« Respecter la coutume serait plutôt de nommer un gouvernement qui ne sera pas renversé rapidement », estime Philippe d’Iribarne, directeur de recherche au CNRS

Par Julian Herrero
23 août 2024 09:18 Mis à jour: 23 août 2024 09:21

ENTRETIEN – Philippe d’Iribarne est directeur de recherche au CNRS. Il a publié une vingtaine d’ouvrages, en dernier lieu Le Grand Déclassement (Albin Michel, 2022). Dans cet entretien accordé à Epoch Times, il revient sur la situation de blocage politique actuelle à l’Assemblée nationale et les raisons de la progression continue du Rassemblement national depuis des années.

Epoch Times – À la suite des élections législatives du 30 juin et du 7 juillet, la France se retrouve dans une situation de blocage parlementaire inédite sous la Ve République. Quelles en sont pour vous les causes profondes ?

Philippe d’Iribarne – Il y a déjà un élément qui a changé la donne par rapport aux années précédentes, la progression du Rassemblement national d’élection en élection qui fait qu’on n’a plus une opposition simple entre deux courants politiques dont l’un ou l’autre est majoritaire.

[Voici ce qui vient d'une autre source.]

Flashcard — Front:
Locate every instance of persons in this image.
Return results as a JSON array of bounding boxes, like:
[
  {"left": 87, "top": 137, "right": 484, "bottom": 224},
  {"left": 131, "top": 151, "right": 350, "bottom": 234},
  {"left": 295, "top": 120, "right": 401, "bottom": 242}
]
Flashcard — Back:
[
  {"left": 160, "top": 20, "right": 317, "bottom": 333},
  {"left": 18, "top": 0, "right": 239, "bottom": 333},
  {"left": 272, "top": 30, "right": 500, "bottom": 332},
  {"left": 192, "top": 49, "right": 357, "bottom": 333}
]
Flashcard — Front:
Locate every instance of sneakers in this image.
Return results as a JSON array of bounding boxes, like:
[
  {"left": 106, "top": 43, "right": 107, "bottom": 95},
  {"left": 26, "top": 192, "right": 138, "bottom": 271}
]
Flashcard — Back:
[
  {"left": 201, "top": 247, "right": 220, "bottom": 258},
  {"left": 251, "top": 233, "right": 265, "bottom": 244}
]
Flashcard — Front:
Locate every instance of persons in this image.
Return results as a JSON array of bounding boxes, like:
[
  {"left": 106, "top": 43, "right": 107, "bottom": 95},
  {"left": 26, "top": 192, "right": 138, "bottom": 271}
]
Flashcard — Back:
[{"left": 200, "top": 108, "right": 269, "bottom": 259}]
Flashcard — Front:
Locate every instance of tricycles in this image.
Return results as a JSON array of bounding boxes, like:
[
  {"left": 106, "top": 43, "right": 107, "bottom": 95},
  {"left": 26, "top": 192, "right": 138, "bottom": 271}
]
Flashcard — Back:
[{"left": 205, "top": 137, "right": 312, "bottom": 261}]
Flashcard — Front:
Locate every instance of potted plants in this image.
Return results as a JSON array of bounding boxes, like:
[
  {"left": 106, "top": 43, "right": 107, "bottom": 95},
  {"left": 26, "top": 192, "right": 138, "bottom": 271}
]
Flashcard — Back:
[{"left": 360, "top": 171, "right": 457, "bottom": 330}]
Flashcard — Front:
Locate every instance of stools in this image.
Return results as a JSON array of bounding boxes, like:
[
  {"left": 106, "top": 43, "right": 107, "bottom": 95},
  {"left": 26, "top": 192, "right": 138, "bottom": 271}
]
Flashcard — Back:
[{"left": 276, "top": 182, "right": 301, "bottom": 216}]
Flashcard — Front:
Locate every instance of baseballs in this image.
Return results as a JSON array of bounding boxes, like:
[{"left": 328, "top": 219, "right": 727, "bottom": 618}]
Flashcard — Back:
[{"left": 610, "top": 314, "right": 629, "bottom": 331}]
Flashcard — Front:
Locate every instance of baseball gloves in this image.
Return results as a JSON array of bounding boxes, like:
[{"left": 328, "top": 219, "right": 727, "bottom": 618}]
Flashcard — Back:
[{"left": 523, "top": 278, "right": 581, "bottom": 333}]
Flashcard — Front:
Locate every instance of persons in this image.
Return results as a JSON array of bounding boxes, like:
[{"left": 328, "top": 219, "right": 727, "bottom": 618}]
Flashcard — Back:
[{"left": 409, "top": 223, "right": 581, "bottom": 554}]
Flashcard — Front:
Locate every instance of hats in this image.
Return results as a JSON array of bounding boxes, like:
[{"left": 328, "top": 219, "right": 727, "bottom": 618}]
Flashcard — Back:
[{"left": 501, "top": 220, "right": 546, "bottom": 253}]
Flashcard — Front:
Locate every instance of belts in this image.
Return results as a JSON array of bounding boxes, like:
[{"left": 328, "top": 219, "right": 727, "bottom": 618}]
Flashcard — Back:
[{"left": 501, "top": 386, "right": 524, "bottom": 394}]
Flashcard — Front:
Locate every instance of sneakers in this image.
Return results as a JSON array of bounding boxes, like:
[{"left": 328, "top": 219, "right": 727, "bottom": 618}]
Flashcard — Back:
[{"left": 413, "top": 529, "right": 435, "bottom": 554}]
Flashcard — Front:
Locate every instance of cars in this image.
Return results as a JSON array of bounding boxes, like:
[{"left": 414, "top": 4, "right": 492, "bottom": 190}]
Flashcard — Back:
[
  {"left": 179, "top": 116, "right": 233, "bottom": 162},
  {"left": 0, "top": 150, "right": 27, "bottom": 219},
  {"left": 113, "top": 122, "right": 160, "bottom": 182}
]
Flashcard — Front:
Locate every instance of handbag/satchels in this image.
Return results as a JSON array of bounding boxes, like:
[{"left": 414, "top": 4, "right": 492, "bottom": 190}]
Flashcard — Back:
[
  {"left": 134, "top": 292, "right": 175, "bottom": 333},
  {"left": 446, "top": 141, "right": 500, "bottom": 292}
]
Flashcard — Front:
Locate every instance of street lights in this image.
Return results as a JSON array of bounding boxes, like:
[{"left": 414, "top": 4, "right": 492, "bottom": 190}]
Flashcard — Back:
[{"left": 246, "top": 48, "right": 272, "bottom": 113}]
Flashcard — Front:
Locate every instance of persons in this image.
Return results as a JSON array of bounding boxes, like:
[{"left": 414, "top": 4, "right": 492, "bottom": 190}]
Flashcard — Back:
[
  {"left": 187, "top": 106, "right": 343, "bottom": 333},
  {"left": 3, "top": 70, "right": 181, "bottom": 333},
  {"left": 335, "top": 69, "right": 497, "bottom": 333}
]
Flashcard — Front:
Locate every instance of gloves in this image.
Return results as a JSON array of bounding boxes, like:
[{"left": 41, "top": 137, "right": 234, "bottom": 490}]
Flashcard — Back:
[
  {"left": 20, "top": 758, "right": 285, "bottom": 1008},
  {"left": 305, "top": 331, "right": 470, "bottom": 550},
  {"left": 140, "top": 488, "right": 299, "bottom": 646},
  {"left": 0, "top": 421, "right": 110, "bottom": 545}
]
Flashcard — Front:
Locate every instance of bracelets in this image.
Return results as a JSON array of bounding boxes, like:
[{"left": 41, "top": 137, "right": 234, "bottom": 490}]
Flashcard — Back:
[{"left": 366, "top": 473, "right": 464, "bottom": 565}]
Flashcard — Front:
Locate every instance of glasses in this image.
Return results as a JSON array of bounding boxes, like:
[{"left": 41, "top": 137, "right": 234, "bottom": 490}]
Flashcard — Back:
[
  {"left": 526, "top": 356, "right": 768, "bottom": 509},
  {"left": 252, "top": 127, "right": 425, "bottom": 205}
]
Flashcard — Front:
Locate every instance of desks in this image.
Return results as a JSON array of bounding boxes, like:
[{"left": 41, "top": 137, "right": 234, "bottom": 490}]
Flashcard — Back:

Rappelez-vous en 2017, l’arrivée à l’Assemblée nationale de quelques députés RN est apparue comme une chose étonnante. On avait l’impression que dans un scrutin majoritaire à deux tours, aucun candidat RN n’était en mesure de rassembler plus de 50 % des voix au second tour.

En 2022, le parti de Marine le Pen a remporté 90 sièges de députés en dépit du mode de scrutin. Ce qui fut assez extraordinaire et inattendu. Et, s’il n’y avait pas eu à l’occasion de ces législatives anticipées d’accord électoral entre la macronie et le Nouveau Front populaire, le Rassemblement national aurait été majoritaire à l’Assemblée.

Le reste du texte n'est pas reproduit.